1) Pembinaan produk wisata artinya usaha yang berkelanjutan untuk meningkatkan sumber daya manusia dan pelayanan melalui berbagai unsur pokok produksi wisata seperti jasa penginapan, angkutan wisata, hiburan dan melakukan perjalanan ke obyek wisata.

2) Pembinaan masyarakat wisata artinya dalam pengembangan daya tarik wisata sangat diperlukan keterlibatan masyarakat setempat dalam pemeliharaan dan pelestarian serta keberlanjutan obyek tersebut.

3) Pemasaran terpadu artinya pemasaran daya tarik wisata kepada wisatawan juga memakai unsur-unsur pemasaran secara terpadu yang meliputi : produk yang dipasarkan, promosi yang tepat, pasar dan harga yang terjangkau.

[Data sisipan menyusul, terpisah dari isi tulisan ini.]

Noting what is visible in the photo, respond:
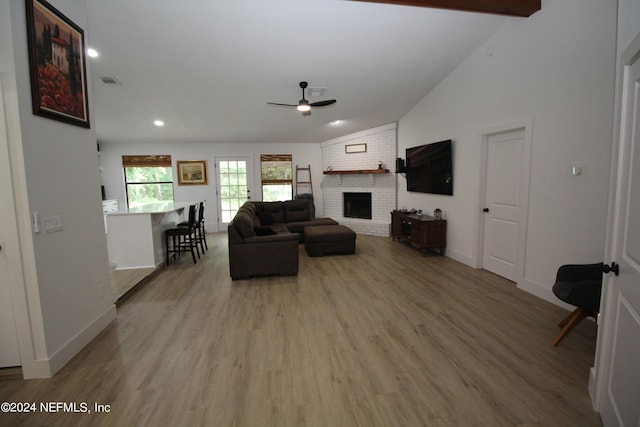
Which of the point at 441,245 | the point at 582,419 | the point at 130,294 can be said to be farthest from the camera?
the point at 441,245

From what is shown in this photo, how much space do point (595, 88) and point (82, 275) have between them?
4813 mm

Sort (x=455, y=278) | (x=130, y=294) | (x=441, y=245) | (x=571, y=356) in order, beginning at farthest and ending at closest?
1. (x=441, y=245)
2. (x=455, y=278)
3. (x=130, y=294)
4. (x=571, y=356)

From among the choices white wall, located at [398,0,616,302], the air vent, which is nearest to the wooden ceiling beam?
white wall, located at [398,0,616,302]

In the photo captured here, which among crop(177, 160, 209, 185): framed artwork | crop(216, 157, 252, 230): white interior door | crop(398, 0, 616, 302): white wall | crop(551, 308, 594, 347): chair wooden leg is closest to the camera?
crop(551, 308, 594, 347): chair wooden leg

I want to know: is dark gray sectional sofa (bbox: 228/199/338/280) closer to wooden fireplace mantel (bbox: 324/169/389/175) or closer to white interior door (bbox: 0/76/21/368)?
white interior door (bbox: 0/76/21/368)

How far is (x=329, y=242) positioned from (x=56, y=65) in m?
4.05

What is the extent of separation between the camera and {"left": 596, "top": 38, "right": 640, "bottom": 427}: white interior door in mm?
1252

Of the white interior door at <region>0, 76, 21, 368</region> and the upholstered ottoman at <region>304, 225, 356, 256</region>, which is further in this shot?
the upholstered ottoman at <region>304, 225, 356, 256</region>

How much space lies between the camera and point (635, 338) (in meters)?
1.24

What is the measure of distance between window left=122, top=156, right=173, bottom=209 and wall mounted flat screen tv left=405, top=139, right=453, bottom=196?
626cm

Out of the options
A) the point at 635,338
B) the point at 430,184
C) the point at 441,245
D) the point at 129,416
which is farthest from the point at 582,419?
the point at 430,184

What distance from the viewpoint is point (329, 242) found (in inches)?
202

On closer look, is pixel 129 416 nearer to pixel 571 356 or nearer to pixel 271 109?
pixel 571 356

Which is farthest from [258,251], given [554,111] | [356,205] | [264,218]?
[356,205]
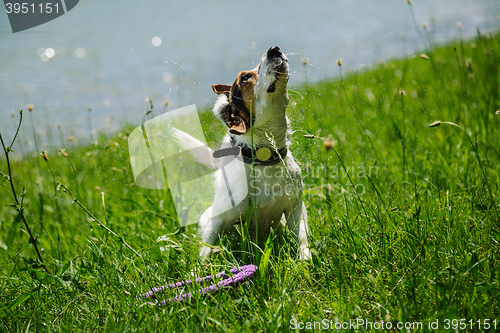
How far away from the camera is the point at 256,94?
214 centimetres

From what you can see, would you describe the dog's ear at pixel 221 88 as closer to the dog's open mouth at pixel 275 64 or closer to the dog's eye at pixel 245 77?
the dog's eye at pixel 245 77

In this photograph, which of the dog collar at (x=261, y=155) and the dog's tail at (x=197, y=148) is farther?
the dog's tail at (x=197, y=148)

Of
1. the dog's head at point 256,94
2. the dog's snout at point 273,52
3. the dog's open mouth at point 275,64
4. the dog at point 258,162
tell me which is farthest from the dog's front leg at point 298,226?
the dog's snout at point 273,52

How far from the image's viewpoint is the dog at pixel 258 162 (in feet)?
6.93

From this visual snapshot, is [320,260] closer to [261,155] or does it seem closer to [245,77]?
[261,155]

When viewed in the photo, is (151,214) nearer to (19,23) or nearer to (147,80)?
(147,80)

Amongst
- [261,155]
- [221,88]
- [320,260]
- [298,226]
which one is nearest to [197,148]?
[221,88]

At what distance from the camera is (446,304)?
1628mm

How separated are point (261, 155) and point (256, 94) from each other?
1.04 ft

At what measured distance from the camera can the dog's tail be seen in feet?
8.52

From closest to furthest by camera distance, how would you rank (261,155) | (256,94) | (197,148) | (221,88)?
(256,94), (261,155), (221,88), (197,148)

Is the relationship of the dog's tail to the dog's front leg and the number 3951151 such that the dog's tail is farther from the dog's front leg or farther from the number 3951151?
the number 3951151

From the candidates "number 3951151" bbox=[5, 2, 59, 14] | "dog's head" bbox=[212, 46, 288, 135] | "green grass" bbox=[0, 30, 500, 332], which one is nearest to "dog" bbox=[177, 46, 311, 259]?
"dog's head" bbox=[212, 46, 288, 135]

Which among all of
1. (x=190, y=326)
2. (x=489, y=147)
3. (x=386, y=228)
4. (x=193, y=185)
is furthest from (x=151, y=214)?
(x=489, y=147)
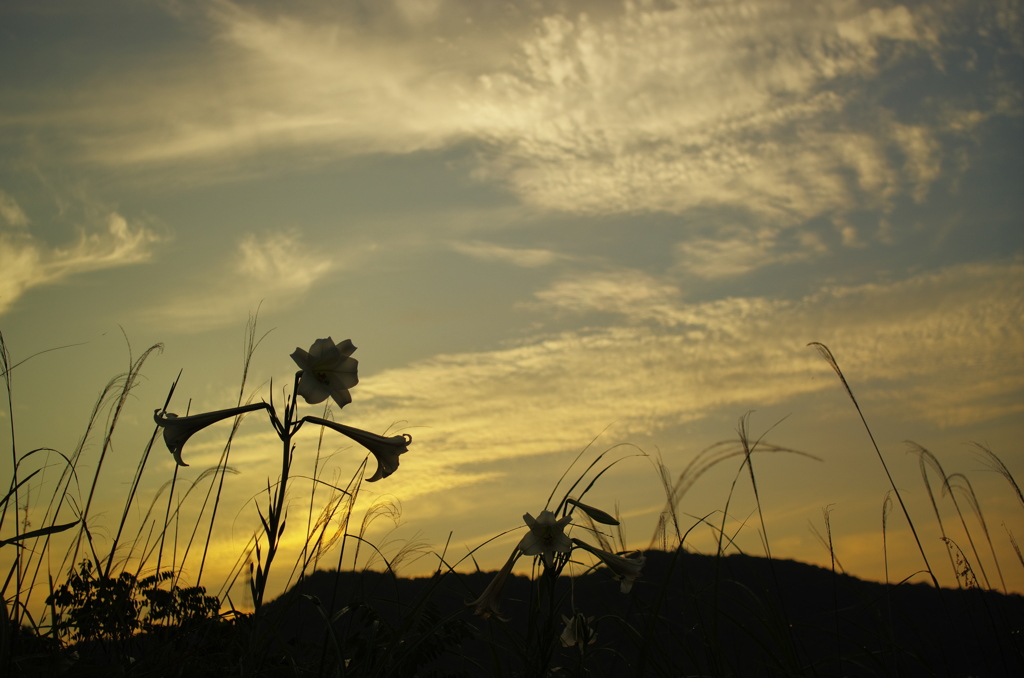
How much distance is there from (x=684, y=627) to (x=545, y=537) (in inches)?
35.4

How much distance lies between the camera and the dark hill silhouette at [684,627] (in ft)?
6.40

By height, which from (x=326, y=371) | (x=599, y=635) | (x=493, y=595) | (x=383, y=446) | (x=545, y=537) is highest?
(x=326, y=371)

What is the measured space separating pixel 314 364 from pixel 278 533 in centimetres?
47

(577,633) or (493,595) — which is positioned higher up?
(493,595)

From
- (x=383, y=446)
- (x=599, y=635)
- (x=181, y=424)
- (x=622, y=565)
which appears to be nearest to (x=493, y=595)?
(x=622, y=565)

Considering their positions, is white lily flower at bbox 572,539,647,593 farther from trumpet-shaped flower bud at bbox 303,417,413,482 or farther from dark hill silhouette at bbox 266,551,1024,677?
trumpet-shaped flower bud at bbox 303,417,413,482

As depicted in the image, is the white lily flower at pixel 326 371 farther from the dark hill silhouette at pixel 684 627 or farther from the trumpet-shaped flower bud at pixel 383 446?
the dark hill silhouette at pixel 684 627

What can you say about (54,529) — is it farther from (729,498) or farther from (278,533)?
(729,498)

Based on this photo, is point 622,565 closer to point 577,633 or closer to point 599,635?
point 577,633

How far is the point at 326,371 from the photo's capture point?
1.97 metres

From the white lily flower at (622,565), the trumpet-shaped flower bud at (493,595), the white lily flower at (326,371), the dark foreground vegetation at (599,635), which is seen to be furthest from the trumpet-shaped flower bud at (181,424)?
the white lily flower at (622,565)

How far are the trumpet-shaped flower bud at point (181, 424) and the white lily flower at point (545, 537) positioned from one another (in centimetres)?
89

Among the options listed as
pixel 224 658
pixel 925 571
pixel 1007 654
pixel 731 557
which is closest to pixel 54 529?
pixel 224 658

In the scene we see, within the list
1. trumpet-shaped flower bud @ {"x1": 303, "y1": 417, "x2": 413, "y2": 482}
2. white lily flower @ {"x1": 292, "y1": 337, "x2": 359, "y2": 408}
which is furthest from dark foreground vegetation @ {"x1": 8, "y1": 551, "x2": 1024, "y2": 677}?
white lily flower @ {"x1": 292, "y1": 337, "x2": 359, "y2": 408}
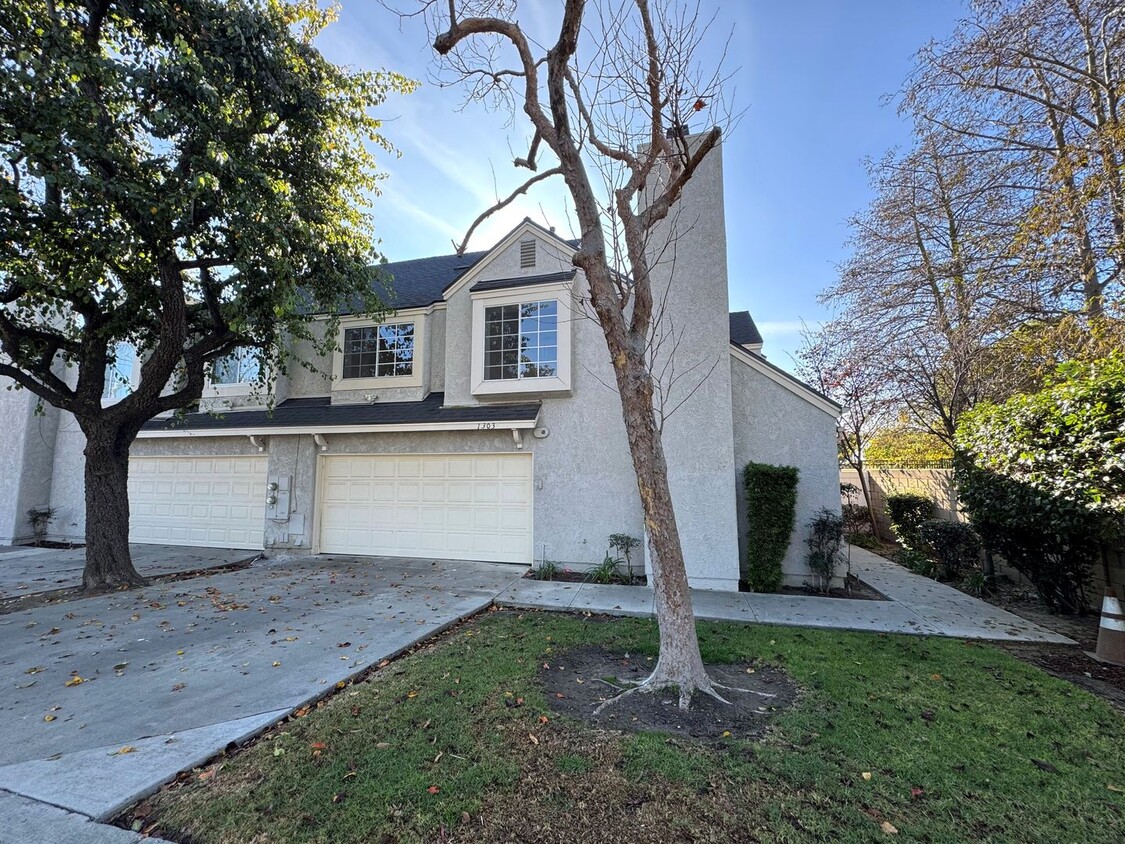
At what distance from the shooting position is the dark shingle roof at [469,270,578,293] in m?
9.70

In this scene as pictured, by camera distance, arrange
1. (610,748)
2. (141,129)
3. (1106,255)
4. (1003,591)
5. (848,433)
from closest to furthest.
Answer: (610,748)
(1106,255)
(141,129)
(1003,591)
(848,433)

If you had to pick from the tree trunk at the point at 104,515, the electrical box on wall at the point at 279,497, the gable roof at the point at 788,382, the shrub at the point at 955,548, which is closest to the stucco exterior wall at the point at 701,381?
the gable roof at the point at 788,382

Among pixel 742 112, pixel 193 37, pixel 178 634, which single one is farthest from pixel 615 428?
pixel 193 37

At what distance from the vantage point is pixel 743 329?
12.8 metres

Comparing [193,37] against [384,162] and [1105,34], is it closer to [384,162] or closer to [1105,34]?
[384,162]

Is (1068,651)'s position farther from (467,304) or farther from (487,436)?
(467,304)

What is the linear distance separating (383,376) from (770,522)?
8604 mm

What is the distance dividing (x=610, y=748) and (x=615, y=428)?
623 centimetres

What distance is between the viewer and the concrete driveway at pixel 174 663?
3098 mm

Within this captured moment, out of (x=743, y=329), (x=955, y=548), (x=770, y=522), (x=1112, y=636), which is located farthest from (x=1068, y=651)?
(x=743, y=329)

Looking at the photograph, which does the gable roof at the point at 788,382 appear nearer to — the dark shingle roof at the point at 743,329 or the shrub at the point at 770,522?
the shrub at the point at 770,522

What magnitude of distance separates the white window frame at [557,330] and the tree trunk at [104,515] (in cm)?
613

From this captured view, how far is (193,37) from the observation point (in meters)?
7.06

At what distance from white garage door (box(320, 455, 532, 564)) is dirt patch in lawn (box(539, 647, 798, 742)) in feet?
16.3
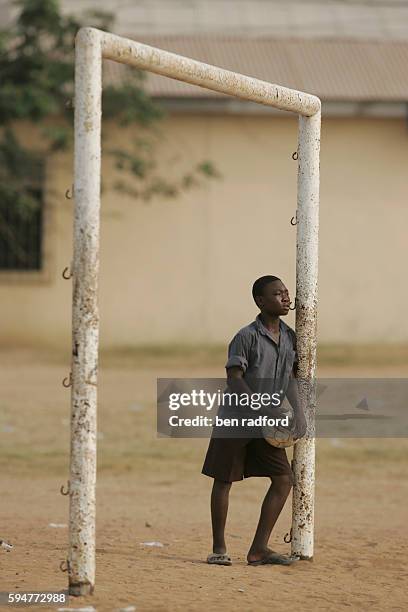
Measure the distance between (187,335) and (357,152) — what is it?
11.8 feet

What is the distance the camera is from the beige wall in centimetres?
1683

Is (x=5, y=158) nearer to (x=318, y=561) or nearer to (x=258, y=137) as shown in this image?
(x=258, y=137)

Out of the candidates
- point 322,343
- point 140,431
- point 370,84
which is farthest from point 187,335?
point 140,431

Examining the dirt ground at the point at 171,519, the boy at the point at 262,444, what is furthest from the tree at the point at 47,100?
the boy at the point at 262,444

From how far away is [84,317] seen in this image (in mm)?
4754

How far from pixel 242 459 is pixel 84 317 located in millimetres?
1279

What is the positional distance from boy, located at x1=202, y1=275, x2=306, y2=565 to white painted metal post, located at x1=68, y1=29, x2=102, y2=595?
941mm

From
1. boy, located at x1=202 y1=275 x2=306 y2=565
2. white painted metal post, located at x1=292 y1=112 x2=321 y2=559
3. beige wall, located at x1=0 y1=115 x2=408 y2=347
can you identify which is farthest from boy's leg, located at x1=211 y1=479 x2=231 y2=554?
beige wall, located at x1=0 y1=115 x2=408 y2=347

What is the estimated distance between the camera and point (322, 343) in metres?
17.2

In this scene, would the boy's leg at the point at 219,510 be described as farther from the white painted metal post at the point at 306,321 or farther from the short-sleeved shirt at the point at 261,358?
the short-sleeved shirt at the point at 261,358

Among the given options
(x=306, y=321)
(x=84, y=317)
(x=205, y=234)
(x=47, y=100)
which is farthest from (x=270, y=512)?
(x=205, y=234)

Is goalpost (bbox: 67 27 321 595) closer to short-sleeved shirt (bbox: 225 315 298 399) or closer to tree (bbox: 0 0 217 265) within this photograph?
short-sleeved shirt (bbox: 225 315 298 399)

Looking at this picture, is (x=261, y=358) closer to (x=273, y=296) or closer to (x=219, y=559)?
(x=273, y=296)

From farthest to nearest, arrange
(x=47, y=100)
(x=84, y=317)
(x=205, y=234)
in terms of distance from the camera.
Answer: (x=205, y=234) < (x=47, y=100) < (x=84, y=317)
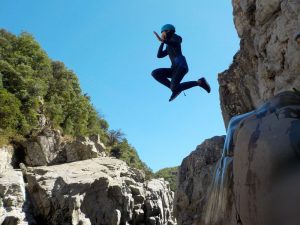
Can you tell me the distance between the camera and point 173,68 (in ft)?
27.4

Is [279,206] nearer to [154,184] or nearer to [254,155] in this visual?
[254,155]

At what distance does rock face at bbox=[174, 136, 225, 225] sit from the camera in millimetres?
11031

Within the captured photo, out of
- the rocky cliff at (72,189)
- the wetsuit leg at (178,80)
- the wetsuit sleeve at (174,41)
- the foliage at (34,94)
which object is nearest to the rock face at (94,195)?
the rocky cliff at (72,189)

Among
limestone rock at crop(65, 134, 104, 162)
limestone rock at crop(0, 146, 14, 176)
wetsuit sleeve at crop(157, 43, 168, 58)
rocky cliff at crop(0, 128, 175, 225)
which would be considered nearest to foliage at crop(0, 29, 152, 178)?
limestone rock at crop(0, 146, 14, 176)

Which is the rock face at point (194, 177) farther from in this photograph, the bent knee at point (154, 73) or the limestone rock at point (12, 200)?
the limestone rock at point (12, 200)

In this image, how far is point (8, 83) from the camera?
118 feet

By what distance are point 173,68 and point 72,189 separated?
17.4 m

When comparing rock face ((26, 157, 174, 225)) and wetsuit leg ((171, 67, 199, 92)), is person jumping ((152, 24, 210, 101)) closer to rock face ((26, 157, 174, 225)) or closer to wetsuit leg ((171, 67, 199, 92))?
wetsuit leg ((171, 67, 199, 92))

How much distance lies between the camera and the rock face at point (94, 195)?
22969 mm

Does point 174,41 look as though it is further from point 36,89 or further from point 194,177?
point 36,89

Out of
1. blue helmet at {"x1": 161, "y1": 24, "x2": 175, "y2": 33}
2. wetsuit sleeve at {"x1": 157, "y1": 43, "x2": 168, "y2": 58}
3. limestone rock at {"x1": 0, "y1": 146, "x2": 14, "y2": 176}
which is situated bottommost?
wetsuit sleeve at {"x1": 157, "y1": 43, "x2": 168, "y2": 58}

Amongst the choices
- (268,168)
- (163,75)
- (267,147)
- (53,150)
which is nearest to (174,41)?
(163,75)

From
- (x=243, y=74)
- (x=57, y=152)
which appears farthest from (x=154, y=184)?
(x=243, y=74)

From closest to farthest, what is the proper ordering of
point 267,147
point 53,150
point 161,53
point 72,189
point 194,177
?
1. point 267,147
2. point 161,53
3. point 194,177
4. point 72,189
5. point 53,150
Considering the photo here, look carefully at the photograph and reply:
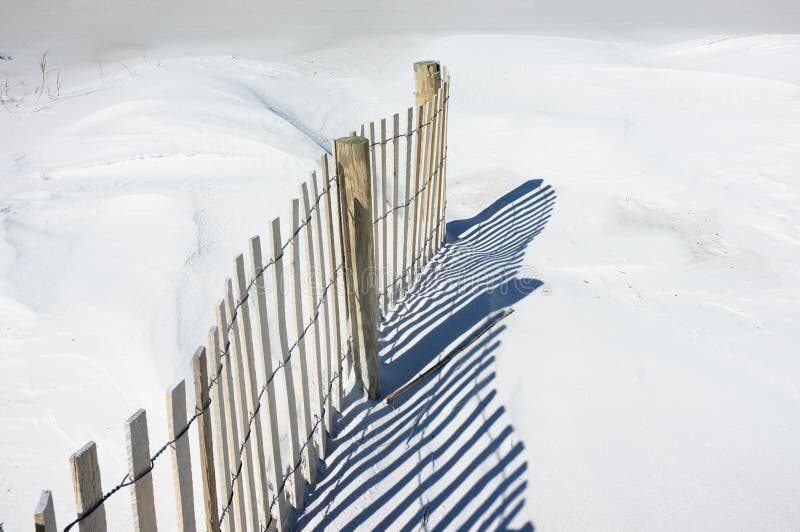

2.2.8 Konsep Strategi Pengembangan Obyek Wisata

Pembahasan tentang strategi dan pengembangan sudah banyak ditemukan dalam kajian manajemen dan perencanaan. Salah satu sarjana yang memberikan konsep tentang strategi adalah Lanya (1995:34) yang mengatakan bahwa strategi itu suatu upaya yang terfokus pada implementasi strategi yang harus direncanakan dengan rentang waktu tertentu atau langkah sistematis yang dapat mengantarkan kepada pencapaian hasil yang diharapkan terlebih pada perencanaan manajemen, dengan kegiatan yang sangat spesifik untuk mencapai visi, misi, sasaran dan rencana strategis. Mengenai pengembangan itu sendiri sebagai suatu yang memajukan, memperbaiki dan meningkatkan sesuatu yang sudah ada. Jadi strategi pengembangan itu adalah upaya-upaya yang dilakukan untuk memajukan, memperbaiki dan meningkatkan kondisi dari yang kurang baik menjadi lebih baik. Adapun strategi pengembangan daya tarik wisata itu adalah upaya-upaya yang


(13)

direncanakan untuk memajukan, memperbaiki dan meningkatkan kondisi daya tarik wisata sehingga mampu menjadikan obyek tersebut mapan, baik dan ramai dikunjungi oleh wisatawan serta mampu memberikan manfaat bagi pemerintah dan masyarakat setempat.

2.2.9 Konsep Pengembangan Hutan Bambu sebagai Atraksi Ekowisata

Indonesia sebagai salah satu negara berkembang, memiliki luas hutan yang besar baik itu hutan lindung dan hutan industri, hendaknya dikelola dan dikembangkan dengan baik sehingga dapat dijadikan daya tarik wisata. Dalam pemanfaatan dan pengembangan hutan sebagai daya tarik wisata hendaknya mematuhi peraturan yang sudah ditentukan oleh pemerintah, agar tetap lestari untuk generasi berikutnya. Menurut Wawan Ridwan (2000:16) ada empat sasaran dalam pemanfaatan dan pengembangan hutan yaitu :

1) Membina keselarasan hubungan antara manusia dengan lingkungan alam sekitarnya, agar dapat dimanfaatkan oleh generasi mendatang dalam jangka waktu yang panjang.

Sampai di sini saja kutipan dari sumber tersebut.